How many of us see our money as a trusted, supportive friend who is there for us at all stages of our life? Or, is your experience with money more like a trip to the dentist – you know it’s good for you, but oh, so unpleasant. Maybe you’re more like Scarlet O’Hara with your money – “I’ll think about it tomorrow”. For some of us our money plays out like a controlling parent who spoils our fun and restricts our freedom. Or perhaps your dreams of comfort and ease in retirement are eclipsed by visions of yourself as a bag lady?

I know I’m not painting a pretty picture here, but I’ve been in the financial planning business for over 20 years and I am constantly amazed by how few people I meet that have a joyful, healthy, supportive relationship with their money. Even people who have a lot of it! With so much focus on money in our culture, it strikes me as tragic that we spend so much energy on it – either avoiding it, obsessing about it, worrying about it, controlling it, but where’s the joy, the satisfaction, the reward?

Most of us have very complex relationships with money and it has a very powerful influence on our life – on the work we chose, our personal relationships, our sense of self. So we certainly have lots of reasons to a have good, healthy relationship with money. So why don’t we? What stops us from making friends with our money?

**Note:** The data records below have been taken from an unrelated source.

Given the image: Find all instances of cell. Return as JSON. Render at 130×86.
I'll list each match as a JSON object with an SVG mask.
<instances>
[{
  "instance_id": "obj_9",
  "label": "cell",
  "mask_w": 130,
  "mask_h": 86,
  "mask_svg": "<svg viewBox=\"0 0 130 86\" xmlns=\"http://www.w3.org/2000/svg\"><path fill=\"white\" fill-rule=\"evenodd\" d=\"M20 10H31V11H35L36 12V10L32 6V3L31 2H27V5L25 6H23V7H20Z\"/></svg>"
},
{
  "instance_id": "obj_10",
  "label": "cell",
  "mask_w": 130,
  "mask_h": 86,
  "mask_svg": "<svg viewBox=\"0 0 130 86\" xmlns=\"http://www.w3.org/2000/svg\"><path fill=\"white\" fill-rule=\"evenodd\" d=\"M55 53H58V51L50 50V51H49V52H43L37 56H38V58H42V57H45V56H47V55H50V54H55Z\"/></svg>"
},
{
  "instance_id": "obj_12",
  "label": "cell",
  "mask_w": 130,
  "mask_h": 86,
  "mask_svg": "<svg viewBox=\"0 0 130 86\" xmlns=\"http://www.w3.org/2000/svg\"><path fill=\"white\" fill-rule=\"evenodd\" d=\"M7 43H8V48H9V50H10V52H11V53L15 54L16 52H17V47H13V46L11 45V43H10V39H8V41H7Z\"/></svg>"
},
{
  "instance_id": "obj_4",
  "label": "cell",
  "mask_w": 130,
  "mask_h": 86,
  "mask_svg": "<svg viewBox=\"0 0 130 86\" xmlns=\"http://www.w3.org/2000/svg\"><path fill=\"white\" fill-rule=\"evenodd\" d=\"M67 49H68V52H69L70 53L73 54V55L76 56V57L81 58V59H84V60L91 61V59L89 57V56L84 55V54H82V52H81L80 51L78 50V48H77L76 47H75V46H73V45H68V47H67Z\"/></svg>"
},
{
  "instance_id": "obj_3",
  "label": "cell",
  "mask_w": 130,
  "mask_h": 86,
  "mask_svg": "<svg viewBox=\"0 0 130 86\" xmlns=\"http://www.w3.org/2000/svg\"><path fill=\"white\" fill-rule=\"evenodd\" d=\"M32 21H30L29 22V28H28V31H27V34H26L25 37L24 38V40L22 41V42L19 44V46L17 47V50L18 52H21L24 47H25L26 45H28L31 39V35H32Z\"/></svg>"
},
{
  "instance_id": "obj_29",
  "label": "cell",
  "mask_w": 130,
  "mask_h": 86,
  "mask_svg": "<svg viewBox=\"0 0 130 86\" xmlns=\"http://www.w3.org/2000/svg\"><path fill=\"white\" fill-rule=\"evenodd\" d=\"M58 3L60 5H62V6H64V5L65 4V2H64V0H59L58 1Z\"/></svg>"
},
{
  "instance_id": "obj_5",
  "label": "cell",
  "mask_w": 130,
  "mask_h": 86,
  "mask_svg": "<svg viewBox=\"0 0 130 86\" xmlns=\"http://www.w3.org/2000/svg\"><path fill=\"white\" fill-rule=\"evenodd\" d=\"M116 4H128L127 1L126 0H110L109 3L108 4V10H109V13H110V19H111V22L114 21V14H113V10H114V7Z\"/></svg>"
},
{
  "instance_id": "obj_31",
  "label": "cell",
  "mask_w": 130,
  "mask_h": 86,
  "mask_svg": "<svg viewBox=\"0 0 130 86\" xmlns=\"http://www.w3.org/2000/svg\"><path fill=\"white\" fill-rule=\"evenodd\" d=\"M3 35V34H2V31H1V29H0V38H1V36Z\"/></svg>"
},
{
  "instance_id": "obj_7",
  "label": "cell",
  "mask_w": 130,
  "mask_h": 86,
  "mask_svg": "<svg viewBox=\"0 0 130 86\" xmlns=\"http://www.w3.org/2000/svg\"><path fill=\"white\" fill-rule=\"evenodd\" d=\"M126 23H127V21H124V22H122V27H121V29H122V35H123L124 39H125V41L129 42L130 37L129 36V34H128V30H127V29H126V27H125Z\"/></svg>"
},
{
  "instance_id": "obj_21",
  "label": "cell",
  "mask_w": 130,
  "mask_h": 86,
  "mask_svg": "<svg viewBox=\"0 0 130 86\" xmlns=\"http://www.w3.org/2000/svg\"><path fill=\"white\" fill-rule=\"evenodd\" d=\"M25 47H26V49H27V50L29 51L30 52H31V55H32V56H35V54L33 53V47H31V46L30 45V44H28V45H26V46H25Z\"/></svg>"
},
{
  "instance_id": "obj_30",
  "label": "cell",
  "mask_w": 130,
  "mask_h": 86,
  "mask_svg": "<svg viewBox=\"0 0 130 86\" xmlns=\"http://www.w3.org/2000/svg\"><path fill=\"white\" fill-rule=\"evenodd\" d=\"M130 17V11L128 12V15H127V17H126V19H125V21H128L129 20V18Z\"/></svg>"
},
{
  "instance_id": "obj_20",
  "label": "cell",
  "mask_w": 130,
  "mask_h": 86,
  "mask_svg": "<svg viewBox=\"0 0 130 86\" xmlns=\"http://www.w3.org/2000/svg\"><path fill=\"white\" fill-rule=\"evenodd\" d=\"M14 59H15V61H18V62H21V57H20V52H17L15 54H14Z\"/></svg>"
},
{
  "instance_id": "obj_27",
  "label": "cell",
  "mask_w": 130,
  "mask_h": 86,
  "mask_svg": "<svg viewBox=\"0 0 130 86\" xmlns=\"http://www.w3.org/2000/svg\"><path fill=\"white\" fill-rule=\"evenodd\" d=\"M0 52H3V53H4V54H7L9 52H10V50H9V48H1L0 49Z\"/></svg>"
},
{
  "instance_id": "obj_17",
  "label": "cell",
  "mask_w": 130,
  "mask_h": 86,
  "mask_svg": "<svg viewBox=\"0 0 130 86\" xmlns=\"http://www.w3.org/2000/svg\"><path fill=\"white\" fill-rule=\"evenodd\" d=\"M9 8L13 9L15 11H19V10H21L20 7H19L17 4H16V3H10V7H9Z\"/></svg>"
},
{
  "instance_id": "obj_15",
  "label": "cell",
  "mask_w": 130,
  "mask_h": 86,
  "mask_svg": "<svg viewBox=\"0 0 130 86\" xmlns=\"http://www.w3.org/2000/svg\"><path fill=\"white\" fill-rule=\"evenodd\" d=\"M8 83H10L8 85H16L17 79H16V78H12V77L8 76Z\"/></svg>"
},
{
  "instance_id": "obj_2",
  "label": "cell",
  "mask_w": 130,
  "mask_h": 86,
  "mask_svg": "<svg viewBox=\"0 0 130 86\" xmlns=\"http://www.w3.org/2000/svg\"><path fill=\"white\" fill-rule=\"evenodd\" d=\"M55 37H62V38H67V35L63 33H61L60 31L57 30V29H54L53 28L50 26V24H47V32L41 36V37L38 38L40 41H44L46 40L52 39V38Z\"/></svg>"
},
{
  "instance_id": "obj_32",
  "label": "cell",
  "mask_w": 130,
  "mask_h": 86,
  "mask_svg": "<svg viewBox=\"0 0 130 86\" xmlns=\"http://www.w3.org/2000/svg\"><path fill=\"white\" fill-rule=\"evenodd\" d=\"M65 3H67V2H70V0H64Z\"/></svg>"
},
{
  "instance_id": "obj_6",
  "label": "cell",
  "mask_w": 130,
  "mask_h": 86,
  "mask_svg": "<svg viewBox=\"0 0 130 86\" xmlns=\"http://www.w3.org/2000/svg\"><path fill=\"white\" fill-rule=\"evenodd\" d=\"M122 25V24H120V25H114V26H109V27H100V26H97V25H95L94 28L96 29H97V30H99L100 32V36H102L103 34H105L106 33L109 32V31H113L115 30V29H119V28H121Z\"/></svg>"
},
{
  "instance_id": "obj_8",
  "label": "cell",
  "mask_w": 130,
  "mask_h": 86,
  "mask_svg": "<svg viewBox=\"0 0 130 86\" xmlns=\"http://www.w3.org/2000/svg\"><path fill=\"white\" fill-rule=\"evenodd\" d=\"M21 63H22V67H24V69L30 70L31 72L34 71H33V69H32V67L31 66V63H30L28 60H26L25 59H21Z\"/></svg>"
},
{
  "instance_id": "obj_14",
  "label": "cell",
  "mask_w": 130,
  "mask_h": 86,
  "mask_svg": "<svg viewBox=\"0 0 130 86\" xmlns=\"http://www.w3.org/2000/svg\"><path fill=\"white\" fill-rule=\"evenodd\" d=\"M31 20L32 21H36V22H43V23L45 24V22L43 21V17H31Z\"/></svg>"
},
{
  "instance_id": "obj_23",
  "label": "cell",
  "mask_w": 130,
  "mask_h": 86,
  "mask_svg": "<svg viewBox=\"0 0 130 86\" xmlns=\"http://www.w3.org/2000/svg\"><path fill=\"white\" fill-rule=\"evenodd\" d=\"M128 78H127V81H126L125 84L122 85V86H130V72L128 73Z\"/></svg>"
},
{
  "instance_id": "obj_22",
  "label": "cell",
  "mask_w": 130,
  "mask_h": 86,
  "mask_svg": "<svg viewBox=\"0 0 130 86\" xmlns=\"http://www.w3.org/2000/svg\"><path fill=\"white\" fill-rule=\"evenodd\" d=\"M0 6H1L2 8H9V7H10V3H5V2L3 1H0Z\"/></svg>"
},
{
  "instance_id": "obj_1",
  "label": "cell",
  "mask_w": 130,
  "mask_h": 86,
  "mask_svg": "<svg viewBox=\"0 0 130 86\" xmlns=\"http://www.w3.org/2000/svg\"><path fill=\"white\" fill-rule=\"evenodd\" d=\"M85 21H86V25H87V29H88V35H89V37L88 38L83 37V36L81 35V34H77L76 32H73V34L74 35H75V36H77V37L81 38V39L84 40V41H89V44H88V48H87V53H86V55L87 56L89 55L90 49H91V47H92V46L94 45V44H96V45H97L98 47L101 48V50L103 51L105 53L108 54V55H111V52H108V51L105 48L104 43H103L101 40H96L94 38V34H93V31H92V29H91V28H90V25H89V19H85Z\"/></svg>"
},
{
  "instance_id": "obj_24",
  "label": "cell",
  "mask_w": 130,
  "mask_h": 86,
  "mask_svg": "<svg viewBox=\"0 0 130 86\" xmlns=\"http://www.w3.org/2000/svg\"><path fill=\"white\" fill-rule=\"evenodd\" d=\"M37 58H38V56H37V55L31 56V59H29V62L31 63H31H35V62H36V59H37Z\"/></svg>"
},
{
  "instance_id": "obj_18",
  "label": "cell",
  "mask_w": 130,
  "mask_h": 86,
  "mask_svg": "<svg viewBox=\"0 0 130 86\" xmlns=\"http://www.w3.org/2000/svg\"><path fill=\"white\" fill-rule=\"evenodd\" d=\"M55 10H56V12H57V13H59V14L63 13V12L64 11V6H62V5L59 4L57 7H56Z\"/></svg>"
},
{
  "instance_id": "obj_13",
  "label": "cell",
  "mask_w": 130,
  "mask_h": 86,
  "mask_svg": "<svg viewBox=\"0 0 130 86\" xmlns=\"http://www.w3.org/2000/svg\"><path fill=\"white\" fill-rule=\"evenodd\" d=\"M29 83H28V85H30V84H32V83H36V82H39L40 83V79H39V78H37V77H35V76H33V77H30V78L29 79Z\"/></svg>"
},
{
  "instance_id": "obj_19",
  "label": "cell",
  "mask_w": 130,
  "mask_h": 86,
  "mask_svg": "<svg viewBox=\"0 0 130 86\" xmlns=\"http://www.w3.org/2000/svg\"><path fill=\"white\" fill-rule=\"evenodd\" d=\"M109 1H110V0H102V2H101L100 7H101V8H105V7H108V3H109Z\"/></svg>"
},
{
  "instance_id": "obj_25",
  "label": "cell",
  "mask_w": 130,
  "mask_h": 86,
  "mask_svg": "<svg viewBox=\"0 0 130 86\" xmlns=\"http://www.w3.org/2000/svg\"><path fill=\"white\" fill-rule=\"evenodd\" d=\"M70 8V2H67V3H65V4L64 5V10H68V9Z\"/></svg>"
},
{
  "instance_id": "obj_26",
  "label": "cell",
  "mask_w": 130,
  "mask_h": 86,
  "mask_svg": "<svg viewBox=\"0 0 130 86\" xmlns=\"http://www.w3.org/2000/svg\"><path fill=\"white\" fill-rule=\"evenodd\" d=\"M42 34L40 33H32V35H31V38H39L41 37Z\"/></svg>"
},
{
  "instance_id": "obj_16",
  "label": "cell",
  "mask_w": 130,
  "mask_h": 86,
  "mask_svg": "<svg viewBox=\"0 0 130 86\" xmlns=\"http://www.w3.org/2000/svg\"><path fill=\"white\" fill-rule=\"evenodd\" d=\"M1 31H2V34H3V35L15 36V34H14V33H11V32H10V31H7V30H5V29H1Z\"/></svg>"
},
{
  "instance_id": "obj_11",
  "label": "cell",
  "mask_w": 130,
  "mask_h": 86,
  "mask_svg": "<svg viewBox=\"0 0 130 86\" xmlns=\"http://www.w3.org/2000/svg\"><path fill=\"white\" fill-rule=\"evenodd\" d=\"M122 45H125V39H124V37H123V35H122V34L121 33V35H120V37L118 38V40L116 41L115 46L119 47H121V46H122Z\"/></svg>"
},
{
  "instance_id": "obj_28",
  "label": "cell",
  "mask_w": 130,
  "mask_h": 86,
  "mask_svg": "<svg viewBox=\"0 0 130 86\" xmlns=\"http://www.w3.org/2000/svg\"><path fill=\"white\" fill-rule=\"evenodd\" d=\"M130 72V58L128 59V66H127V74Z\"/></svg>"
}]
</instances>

Mostly I don’t think that it’s cash that we lack, but an awareness of what role it plays in our life, what our beliefs are and what emotions are tied into our dealings with money. Most of us also lack good role models – we see corporate greed on the one hand, poverty on the other – god knows many of our parents didn’t know how to handle money successfully. We aren’t taught about it in schools and we don’t often get a chance to talk openly and honestly about money and our feelings about it.